栃木県農業再生協議会の調査でも、25年産の主食用米では再生協が示した「作付参考値」について、生産者の22%が「参考にしたが参考値より多く作付」、22%が「参考にせず参考値より多く作付」と答えた。「作付参考値どおり」は30%にとどまった。26年産については41%が25年産の実績より「増やす」予定と回答。「同じ」の55%は下回ったものの、4割を超えた。
他方、福岡県では「25年産米では米価高騰を背景にほぼ目安に近い実績となったが、それ以前は目安を示しても届かないことが続いてきた」(再生協議会)という。西日本にはそうした県が多い。
農水省の生産見通し「上振れ」の可能性
2026年産に向けては「産地交付金も活用して輸出に力を入れるなど非主食用米の需要を開拓し、主食用では事前契約を広げていく」(秋田県農業再生協議会)など需要拡大、安定生産への努力が各地で取り組まれている。それと併せ「政府備蓄米の買い戻しがなければ大変なことになる」「国は買い戻しをどうするか、早く説明してほしい」との声も出ている。

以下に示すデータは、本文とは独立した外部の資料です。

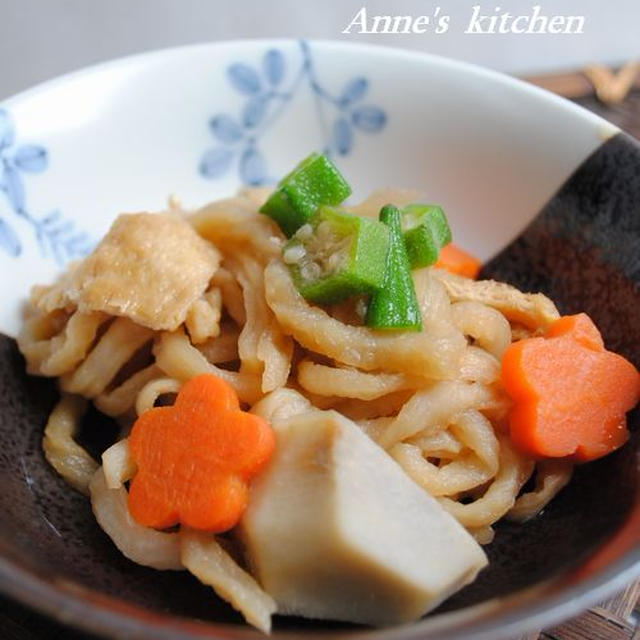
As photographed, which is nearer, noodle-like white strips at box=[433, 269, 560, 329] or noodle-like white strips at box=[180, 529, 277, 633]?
noodle-like white strips at box=[180, 529, 277, 633]

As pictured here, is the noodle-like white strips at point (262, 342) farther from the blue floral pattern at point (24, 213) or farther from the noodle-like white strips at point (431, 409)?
the blue floral pattern at point (24, 213)

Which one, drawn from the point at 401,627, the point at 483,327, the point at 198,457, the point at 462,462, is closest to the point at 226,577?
the point at 198,457

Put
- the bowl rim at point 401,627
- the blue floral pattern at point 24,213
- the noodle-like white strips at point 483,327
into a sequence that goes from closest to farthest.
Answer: the bowl rim at point 401,627 → the noodle-like white strips at point 483,327 → the blue floral pattern at point 24,213

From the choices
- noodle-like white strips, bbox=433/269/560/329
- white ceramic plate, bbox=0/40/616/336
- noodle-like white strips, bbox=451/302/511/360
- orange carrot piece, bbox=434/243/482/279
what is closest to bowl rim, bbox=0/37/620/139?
white ceramic plate, bbox=0/40/616/336

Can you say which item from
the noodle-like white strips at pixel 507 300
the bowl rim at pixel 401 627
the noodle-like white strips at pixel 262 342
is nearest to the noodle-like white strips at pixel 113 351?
the noodle-like white strips at pixel 262 342

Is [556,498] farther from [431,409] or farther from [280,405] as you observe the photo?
[280,405]

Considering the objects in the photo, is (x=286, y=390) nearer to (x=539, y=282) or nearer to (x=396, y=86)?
(x=539, y=282)

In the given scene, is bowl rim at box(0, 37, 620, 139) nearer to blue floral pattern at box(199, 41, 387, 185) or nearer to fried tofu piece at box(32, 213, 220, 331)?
blue floral pattern at box(199, 41, 387, 185)
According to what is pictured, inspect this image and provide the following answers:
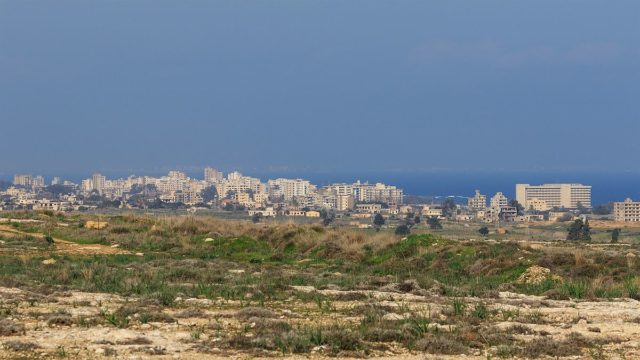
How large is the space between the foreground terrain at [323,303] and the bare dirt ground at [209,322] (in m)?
0.03

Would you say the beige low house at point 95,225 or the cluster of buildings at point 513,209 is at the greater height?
the beige low house at point 95,225

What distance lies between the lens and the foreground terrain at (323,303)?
12.4 m

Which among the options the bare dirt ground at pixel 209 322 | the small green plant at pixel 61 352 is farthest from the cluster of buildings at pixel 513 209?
the small green plant at pixel 61 352

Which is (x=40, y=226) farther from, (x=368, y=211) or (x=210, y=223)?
(x=368, y=211)

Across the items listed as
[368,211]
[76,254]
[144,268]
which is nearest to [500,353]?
[144,268]

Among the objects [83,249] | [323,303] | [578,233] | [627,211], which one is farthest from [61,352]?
[627,211]

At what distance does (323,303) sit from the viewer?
17.4 m

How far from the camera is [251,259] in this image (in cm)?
3161

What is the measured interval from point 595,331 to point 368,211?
141 metres

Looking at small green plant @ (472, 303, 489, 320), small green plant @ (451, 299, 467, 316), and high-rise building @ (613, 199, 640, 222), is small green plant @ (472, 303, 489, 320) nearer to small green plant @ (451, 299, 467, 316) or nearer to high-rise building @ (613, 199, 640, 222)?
small green plant @ (451, 299, 467, 316)

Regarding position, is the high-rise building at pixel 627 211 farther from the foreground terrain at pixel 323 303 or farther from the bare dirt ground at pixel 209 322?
the bare dirt ground at pixel 209 322

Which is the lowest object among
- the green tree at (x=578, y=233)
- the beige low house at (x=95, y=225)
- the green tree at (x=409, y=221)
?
the green tree at (x=409, y=221)

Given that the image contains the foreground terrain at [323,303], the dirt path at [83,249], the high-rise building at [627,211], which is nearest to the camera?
the foreground terrain at [323,303]

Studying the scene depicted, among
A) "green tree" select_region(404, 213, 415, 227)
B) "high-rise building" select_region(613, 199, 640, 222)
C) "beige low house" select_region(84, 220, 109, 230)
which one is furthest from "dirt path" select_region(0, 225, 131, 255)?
"high-rise building" select_region(613, 199, 640, 222)
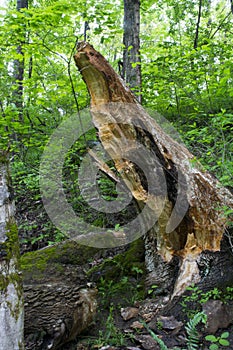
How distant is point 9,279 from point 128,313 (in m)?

2026年産の主食用米が「生産の目安」どおりに生産されるとすれば、一部の県で推計値も含むが、合計は725万548tとなり、農水省が示す「需給見通し」の26年産主食用米等生産量711万tを約14万t上回る。その結果、他の数値が変わらなければ、26年6月末民間在庫は229~259万tに上振れする。元々の見通しである215~245万tでも適正在庫量180~200万tと比べかなり過剰だが、上振れすれば暴落リスクがさらに高まるのは不可避だ。